Aunque es cierto que no es fácil ser consciente de cómo la tecnología ha cambiado nuestra vida, pues su incorporación es paulatina y se ha ido desarrollando a lo largo de muchos años. Por eso, a veces, debemos comparar lo que podíamos hacer 10 ó 20 años atrás y la forma en que trabajamos o nos relacionamos ahora. Los que utilizamos métodos cuantitativos en nuestro trabajo sabemos cuán importante es que la capacidad de computación vaya aumentando de forma tan rápida como lo hace, tal y como predijo Moore en su famosa ley. Justamente hace unos días pude comparar el funcionamiento de dos ordenadores, uno portátil y otro más profesional. En el primero tardé 100 horas en realizar unas simulaciones estadísticas, mientras que con el segundo sólo 10. La diferencia, entre ordenadores de la misma generación pero con diferente configuración, era cuadrática. Esta misma simulación hace 20 años sólo la habría podido realizar recurriendo al centro de cálculo de mi universidad.

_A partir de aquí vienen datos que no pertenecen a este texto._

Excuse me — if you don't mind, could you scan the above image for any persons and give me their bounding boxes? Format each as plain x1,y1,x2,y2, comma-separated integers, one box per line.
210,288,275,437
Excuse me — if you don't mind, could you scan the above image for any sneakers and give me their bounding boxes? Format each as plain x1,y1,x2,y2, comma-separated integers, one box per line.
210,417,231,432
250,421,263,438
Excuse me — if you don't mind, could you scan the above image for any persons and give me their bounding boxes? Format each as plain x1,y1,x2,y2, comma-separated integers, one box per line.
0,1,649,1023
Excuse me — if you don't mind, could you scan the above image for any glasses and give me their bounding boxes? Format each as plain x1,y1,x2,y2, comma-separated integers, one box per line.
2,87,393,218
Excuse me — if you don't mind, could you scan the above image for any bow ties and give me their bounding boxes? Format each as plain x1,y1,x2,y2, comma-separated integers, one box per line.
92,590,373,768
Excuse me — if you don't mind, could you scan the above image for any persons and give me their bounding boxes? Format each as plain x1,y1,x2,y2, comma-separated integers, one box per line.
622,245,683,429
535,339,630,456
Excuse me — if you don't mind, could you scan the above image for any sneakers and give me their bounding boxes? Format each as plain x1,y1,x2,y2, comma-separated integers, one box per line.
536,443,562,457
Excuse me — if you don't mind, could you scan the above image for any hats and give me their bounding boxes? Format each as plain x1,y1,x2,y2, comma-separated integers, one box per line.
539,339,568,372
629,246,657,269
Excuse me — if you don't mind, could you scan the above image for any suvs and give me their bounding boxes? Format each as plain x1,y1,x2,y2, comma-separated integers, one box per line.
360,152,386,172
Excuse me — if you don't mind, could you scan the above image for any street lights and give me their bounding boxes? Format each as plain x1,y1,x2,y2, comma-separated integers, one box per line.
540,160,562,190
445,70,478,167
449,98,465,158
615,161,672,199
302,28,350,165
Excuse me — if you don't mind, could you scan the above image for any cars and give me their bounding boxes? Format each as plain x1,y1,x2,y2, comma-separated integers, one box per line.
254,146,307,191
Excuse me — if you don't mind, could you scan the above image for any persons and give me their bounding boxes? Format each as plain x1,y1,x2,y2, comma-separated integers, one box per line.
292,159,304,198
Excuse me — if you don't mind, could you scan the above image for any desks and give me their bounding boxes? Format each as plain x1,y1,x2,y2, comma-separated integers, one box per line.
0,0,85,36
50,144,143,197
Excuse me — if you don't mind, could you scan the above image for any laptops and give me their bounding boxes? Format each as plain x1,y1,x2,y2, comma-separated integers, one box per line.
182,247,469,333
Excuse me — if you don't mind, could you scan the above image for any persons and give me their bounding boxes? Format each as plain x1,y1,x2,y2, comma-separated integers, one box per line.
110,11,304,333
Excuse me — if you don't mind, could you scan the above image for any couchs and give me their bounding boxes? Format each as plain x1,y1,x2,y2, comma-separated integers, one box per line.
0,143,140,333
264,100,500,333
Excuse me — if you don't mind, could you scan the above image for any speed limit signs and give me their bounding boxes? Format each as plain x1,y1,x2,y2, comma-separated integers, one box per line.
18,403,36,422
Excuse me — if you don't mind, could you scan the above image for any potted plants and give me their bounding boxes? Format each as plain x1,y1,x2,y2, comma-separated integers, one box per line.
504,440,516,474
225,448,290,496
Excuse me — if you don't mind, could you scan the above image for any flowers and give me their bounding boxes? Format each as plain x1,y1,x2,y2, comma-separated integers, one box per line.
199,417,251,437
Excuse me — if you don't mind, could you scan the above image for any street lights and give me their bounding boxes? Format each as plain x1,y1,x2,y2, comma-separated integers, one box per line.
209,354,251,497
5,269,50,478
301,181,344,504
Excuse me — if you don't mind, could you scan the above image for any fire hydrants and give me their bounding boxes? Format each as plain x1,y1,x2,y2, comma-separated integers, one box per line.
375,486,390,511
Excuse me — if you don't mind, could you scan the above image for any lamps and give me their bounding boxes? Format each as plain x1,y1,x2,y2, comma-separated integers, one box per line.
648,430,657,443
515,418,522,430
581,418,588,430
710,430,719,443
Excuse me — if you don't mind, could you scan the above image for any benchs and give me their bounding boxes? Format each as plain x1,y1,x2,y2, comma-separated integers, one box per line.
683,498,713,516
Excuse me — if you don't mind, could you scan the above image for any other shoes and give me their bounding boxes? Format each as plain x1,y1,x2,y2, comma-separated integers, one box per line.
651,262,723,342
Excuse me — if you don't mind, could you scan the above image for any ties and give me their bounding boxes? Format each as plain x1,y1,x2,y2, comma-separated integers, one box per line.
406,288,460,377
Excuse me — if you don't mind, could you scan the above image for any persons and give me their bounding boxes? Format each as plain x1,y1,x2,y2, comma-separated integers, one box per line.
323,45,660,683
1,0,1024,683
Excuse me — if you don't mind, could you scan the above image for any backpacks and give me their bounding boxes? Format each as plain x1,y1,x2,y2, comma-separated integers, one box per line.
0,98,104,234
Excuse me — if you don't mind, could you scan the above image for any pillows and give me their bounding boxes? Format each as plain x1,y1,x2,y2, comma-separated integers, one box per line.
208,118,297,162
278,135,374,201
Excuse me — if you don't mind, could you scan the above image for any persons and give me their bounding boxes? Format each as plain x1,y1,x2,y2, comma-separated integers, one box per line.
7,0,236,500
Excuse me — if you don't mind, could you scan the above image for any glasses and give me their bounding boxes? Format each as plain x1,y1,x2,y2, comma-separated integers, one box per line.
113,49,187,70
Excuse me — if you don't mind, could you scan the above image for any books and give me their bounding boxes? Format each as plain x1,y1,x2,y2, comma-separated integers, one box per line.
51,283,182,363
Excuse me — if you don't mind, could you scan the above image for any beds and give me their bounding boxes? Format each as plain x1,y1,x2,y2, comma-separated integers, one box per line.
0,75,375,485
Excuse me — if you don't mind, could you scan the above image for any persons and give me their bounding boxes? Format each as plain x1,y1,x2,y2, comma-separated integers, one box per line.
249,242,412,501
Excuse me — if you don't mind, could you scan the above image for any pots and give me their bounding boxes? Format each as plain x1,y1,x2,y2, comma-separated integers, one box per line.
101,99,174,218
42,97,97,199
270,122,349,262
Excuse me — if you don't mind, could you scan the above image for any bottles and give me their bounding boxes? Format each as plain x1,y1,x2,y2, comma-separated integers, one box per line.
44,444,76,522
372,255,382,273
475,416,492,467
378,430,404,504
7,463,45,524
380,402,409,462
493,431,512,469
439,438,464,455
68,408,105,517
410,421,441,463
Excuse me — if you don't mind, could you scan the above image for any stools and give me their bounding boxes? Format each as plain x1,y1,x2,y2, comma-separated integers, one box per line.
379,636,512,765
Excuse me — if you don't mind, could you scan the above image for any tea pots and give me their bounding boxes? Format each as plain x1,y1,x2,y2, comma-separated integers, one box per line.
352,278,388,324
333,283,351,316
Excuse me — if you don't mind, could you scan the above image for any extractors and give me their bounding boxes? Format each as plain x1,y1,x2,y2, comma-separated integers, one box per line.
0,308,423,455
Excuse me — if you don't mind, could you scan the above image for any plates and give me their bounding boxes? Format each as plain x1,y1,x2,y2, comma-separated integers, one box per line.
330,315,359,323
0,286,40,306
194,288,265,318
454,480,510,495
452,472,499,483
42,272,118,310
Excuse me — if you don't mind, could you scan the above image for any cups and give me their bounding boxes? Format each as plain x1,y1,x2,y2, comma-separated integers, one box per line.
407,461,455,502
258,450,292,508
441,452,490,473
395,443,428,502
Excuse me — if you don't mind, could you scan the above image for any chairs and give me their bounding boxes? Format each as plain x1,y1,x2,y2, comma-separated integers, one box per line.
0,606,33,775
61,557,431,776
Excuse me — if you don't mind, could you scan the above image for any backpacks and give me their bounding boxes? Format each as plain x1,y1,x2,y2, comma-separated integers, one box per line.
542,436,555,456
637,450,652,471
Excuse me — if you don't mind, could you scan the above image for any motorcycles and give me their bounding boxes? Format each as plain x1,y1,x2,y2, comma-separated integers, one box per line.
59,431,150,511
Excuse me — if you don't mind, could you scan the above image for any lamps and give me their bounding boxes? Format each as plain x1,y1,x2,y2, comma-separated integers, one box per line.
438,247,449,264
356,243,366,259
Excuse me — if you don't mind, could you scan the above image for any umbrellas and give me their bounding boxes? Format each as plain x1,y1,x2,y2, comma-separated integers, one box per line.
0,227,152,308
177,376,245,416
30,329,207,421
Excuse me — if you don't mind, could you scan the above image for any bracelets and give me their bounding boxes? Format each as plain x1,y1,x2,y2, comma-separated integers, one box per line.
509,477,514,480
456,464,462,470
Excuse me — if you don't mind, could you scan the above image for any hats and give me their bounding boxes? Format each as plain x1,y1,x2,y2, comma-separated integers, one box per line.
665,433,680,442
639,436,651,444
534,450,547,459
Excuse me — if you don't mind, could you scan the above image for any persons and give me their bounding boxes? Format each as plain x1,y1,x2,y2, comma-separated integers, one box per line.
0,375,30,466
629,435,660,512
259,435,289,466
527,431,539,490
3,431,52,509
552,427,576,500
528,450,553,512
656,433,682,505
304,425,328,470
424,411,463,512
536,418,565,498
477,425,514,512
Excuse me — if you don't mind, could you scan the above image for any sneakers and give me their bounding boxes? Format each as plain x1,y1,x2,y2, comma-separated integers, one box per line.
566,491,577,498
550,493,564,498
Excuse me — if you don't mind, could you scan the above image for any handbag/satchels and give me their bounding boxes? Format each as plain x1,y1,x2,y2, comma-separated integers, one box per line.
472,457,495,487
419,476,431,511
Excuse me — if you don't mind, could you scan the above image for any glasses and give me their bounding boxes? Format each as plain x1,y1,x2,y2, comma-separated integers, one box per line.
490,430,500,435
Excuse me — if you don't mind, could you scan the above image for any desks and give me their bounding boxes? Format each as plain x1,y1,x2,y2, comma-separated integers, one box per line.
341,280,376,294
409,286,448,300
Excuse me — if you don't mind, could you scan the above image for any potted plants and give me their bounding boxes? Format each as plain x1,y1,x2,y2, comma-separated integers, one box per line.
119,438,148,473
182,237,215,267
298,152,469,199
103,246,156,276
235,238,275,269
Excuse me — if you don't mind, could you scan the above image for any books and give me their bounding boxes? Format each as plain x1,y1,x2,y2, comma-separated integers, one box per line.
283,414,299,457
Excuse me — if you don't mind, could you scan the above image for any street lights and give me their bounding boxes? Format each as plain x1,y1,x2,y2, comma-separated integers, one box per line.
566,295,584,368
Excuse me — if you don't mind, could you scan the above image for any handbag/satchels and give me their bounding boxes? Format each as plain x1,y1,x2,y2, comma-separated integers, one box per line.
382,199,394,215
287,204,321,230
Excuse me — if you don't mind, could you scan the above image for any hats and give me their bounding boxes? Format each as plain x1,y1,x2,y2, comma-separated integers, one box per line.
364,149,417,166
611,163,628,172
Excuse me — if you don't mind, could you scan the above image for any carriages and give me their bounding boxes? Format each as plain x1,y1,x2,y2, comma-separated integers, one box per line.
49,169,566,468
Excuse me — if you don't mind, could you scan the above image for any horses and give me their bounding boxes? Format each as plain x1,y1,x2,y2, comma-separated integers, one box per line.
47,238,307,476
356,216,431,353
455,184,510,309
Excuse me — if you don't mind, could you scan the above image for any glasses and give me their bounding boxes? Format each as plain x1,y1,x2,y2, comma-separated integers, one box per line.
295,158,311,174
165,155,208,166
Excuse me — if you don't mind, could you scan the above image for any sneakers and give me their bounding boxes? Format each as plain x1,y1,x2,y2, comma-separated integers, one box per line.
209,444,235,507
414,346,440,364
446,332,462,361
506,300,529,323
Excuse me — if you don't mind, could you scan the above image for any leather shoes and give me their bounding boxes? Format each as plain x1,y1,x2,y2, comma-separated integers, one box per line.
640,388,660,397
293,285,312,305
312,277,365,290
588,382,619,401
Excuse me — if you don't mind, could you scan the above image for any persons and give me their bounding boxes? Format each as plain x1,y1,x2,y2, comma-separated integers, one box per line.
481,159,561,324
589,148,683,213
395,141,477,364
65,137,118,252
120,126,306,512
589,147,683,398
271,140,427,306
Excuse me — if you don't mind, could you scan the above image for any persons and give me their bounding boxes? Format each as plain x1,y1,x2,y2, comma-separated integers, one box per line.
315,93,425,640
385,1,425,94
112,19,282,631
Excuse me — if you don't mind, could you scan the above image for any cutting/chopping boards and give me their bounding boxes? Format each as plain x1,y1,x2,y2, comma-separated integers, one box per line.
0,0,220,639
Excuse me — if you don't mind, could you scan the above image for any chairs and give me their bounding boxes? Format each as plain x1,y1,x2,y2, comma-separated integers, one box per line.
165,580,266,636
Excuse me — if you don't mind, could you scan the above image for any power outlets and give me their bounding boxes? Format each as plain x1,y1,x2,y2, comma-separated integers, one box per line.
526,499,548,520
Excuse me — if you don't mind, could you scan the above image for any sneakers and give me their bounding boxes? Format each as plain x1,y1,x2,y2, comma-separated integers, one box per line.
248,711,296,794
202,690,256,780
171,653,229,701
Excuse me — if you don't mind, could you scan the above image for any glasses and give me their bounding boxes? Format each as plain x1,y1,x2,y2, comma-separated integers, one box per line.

Por todo lo anterior he sentido la necesidad de escribir hoy sobre las herramientas tecnológicas y los que las hacen posibles. En los últimos días y de manera inesperada, me he encontrado con un par de artículos de opinión que, de manera bastante furibunda, cargan contra las nuevas tecnologías y, lo que es más sorprendente, contra los que las crean o las desarrollan.
El primero de ellos, a pesar de su título, 'La gran estafa de la revolución tecnológica', es de mayor profundidad y escrito por un periodista científico, Nicola Nosengo. Su principal argumento lo basa en un libro Auge y caída del crecimiento estadounidense publicado por Robert Gordon profesor de la universidad de Northwestern a principios de 2016. Según ambos, la revolución tecnológica no habría sido tal, puesto que no es comparable con la revolución industrial. A pesar de los cambios generados por las tecnologías de la información y la comunicación, el crecimiento económico se ha moderado y la productividad está estancada. De ahí que mantenga una postura pesimista sobre el papel de la tecnología en los próximos años, fundamentalmente por sus efectos negativos sobre el empleo.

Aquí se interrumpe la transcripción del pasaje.